One evening before Christmas, on my husband’s birthday and the anniversary of my Father’s diagnosis, we all sat down to have dinner before my mother went to see my brother in Perth, Australia. We had all spent the past five months grieving the death of my Father and my Grandfather, who died within days of each other. My Mum had found this book that looked so old the pages were turning a yellowy brown hue, it had a letter with it, it was a letter my mother had written my father stating that if she had An hour to live, An hour to love, this is what she would say. We all sat around the table and took turns reading the book whilst sobbing, then we read the letter, feeling a little moment of relief that Mum had taken the time to tell Dad what she would say to him if she knew she only had one hour left with him.
I learnt a lot that evening from that exercise which was melancholically cathartic and almost magical in the shared love and emotions. I learnt the importance of giving and showing love in everything we do, in every moment we can, with every fibre of our being. I am an avid believer in the law of attraction and if you asked me my way of life I would say to be love in every essence of the word. With everything we encounter in life it is not always easy to have our love hats on, that is why heightened awareness is ever so crucial. Like a marriage and a relationship, to hone the skill is to nurture it daily, water it like our beautiful Christmas Poinsettia in the living room.
This reading and this display of love and affection between my mother and father was the catalyst for my continued quest to be love, to show more love and to truly understand the meaning of love. Often my husband has spoken of how he does not believe in anger in a relationship, and as much as I would love to believe this too, I had doubts at the time that how can two people be under one roof and not get angry at each other at some point. His love alone has shown me the importance of acceptance, forgiveness and the significance of the relationships we have with the people we love. I believe that with a lot of effort in communication and the law of attraction, love can actually envelop us in every area of our lives until its presence feels like a magical force. After all, that is what love is, energy, a magical, mystical, scientific force of nature that we can all harness. I don’t mean it in some wishy-washy sense, I just mean that love really is the secret of life, and with a little practice, it can follow us even in the darkest of times.

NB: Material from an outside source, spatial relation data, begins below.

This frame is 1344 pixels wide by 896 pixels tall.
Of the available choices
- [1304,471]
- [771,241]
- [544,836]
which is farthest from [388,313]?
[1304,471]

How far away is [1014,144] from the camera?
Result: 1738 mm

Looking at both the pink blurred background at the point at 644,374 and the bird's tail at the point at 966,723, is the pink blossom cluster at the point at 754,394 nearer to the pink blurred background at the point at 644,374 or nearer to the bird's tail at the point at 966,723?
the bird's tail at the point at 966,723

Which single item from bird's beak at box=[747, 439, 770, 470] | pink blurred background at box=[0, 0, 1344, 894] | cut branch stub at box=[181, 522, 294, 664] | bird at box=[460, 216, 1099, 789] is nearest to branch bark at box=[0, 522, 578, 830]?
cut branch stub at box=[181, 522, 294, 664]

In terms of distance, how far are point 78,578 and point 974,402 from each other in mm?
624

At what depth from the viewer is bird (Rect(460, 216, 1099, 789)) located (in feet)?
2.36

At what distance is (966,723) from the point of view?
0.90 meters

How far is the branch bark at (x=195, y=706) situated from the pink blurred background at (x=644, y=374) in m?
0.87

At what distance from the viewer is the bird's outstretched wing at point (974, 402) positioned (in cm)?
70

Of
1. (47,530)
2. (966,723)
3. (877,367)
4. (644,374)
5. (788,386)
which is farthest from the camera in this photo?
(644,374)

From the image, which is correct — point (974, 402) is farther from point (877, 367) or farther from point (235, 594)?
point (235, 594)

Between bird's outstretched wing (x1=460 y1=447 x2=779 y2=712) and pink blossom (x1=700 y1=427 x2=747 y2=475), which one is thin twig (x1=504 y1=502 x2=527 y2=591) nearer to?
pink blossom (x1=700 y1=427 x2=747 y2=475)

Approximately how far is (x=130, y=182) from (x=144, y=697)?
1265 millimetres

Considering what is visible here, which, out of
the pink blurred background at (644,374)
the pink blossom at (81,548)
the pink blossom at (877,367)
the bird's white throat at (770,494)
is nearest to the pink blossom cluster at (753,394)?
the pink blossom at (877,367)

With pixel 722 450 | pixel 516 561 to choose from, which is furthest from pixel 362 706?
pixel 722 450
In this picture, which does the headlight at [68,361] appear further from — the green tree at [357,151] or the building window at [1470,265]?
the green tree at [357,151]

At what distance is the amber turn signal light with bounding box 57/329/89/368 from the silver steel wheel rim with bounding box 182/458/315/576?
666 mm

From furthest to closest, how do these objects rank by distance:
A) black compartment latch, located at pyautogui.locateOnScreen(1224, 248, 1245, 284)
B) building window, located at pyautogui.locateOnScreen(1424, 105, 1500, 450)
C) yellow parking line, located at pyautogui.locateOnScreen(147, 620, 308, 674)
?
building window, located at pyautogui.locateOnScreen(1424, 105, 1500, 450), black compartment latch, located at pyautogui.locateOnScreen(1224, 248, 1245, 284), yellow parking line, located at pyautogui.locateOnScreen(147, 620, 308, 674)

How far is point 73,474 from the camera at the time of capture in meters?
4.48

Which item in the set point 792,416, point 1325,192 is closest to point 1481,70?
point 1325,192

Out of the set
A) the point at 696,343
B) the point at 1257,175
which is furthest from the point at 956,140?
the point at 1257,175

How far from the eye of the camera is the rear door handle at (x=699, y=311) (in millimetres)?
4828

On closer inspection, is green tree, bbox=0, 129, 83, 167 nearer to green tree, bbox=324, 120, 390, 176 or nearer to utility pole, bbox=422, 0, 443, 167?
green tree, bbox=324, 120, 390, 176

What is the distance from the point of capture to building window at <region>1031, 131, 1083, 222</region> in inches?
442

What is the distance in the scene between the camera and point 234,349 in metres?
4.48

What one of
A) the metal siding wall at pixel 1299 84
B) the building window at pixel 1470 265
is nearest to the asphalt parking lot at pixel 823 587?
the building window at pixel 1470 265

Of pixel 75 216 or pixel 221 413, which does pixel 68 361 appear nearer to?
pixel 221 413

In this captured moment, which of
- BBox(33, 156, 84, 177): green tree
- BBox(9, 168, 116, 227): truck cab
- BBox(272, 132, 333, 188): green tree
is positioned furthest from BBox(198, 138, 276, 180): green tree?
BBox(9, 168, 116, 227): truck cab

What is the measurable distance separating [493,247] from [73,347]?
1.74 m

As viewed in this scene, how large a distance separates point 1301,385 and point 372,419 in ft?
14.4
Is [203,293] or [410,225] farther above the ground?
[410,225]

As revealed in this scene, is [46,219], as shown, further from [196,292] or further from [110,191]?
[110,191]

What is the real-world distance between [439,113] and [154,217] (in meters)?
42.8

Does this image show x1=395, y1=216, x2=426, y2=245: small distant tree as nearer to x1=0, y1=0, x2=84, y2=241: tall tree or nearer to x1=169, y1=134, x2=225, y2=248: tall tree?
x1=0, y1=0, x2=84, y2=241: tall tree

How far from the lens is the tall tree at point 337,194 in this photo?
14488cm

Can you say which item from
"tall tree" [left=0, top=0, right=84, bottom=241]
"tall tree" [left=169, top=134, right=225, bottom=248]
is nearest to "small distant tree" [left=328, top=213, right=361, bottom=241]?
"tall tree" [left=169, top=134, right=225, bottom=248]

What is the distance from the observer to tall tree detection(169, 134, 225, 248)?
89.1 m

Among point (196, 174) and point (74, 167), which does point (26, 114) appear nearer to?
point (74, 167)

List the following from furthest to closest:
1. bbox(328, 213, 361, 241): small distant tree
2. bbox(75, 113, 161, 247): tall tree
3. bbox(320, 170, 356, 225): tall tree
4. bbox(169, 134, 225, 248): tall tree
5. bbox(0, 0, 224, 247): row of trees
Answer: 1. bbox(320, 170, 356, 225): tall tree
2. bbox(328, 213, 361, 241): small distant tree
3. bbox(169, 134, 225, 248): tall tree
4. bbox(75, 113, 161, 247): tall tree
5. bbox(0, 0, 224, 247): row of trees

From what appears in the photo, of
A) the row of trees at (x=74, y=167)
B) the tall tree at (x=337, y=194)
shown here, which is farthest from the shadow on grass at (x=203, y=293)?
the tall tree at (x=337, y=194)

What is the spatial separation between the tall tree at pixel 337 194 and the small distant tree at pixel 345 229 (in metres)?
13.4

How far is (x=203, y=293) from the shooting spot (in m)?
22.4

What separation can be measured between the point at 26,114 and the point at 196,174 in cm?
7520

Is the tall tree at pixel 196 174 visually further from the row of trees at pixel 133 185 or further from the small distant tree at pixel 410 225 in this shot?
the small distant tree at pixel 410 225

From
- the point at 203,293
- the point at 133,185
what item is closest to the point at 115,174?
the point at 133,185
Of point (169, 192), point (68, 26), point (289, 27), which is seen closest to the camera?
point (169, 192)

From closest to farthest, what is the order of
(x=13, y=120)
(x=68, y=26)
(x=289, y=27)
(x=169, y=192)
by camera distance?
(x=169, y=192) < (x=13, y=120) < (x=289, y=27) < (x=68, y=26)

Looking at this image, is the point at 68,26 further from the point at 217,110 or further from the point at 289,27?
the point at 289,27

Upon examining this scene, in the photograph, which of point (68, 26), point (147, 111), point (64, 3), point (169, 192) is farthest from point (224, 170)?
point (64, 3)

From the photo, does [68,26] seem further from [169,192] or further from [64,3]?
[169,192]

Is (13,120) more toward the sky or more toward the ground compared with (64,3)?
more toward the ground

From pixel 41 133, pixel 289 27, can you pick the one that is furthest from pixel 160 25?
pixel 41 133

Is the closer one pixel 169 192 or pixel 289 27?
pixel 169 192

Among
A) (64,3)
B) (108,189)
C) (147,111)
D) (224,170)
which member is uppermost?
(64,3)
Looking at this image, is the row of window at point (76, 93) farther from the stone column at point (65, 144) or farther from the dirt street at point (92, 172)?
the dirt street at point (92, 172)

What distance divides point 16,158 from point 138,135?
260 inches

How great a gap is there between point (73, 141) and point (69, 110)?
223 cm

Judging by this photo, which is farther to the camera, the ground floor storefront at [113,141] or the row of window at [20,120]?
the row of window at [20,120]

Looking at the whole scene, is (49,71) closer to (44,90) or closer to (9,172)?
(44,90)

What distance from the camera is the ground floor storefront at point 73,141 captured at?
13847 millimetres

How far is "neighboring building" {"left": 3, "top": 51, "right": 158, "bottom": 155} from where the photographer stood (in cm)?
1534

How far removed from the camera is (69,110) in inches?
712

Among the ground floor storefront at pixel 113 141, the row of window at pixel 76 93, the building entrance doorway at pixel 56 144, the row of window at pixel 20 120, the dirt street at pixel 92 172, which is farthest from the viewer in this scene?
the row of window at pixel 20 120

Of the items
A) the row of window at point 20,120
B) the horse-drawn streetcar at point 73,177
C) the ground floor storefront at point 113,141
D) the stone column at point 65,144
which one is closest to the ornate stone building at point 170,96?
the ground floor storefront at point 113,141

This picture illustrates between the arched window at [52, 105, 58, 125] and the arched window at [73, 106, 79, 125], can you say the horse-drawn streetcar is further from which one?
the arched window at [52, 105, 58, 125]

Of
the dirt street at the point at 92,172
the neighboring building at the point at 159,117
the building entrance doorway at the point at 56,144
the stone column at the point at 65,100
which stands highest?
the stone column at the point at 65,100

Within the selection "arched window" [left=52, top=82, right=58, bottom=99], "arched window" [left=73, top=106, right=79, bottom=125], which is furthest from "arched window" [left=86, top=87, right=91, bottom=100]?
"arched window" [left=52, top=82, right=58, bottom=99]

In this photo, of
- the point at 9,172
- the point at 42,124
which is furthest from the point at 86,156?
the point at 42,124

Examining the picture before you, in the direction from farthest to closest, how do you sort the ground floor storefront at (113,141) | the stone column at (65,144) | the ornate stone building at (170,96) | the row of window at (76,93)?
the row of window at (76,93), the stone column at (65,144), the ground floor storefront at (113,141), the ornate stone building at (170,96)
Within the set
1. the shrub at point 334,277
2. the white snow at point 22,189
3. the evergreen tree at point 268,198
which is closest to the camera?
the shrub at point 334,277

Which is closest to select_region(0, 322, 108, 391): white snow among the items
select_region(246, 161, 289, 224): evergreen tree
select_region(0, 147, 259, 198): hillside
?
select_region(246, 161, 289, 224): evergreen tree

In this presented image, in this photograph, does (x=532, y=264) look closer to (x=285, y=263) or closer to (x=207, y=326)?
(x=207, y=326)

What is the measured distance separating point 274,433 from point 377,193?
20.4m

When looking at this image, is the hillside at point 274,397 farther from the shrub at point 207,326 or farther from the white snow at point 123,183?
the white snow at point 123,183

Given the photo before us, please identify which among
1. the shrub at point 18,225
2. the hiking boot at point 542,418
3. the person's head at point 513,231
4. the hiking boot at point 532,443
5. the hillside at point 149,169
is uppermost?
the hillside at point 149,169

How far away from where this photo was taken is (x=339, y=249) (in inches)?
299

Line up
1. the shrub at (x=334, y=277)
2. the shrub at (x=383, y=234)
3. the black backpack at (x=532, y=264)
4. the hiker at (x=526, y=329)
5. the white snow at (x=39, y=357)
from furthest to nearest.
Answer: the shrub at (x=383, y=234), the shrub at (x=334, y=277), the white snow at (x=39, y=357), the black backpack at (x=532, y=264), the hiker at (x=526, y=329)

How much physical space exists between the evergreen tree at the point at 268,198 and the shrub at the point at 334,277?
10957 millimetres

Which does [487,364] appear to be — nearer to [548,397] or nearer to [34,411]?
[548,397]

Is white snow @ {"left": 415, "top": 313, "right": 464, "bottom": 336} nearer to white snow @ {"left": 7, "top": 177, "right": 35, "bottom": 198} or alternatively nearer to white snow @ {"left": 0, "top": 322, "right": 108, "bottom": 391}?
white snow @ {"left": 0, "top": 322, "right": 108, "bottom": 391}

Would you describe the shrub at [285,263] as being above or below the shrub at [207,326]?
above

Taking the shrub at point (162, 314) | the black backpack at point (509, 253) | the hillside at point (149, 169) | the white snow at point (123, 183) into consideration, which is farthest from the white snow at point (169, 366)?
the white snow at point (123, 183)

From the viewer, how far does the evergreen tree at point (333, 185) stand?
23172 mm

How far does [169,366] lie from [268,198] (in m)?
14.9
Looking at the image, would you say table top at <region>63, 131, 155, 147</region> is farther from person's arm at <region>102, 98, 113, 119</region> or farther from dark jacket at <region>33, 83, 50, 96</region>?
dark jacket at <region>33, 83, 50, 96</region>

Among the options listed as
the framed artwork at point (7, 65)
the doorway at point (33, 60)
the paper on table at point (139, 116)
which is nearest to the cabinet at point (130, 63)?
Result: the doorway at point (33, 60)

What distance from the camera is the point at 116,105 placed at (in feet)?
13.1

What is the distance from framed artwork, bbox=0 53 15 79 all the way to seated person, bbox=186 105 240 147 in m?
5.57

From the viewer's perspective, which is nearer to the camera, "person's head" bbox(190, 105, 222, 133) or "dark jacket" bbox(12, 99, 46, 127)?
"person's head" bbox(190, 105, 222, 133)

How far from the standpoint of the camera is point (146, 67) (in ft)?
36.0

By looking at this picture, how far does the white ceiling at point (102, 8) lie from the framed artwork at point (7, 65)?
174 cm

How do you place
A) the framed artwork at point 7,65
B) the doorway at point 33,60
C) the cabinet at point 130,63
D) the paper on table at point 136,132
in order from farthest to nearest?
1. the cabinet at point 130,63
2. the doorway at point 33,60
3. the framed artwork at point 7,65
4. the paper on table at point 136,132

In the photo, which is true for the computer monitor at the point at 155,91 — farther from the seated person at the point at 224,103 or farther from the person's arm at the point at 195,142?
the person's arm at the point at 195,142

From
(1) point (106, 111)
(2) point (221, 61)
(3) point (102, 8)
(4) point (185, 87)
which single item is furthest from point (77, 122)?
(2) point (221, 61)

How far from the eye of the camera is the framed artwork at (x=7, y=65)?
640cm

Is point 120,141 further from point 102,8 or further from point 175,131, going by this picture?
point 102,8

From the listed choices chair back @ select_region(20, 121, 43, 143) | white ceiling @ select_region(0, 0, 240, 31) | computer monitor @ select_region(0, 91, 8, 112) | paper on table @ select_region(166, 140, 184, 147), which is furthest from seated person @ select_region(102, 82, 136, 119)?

What losing my Father, this letter and this book taught me, is that our live’s are so precious, that in the blink of an eye, everything can change and that we are not immune to hardship. You talk of these things happening to others, they never happen to my family, but that is just not true, we are not immune. When my father passed away, I grieved hard; I felt every feeling there was to feel. I thought my heart would explode and my lungs would give way from the pain and grief of losing the only man who had ever stuck by me my whole life from start to finish, the one man who stuck up for me at every chance, who made me feel I could conquer the world. The one man, who, despite all my efforts to rebel against life, was there around every corner to pick up all the broken pieces. The sacrifices that man made for me are just insurmountable. I literally owe him my life. If only he had one more hour to live and I had one more hour to love!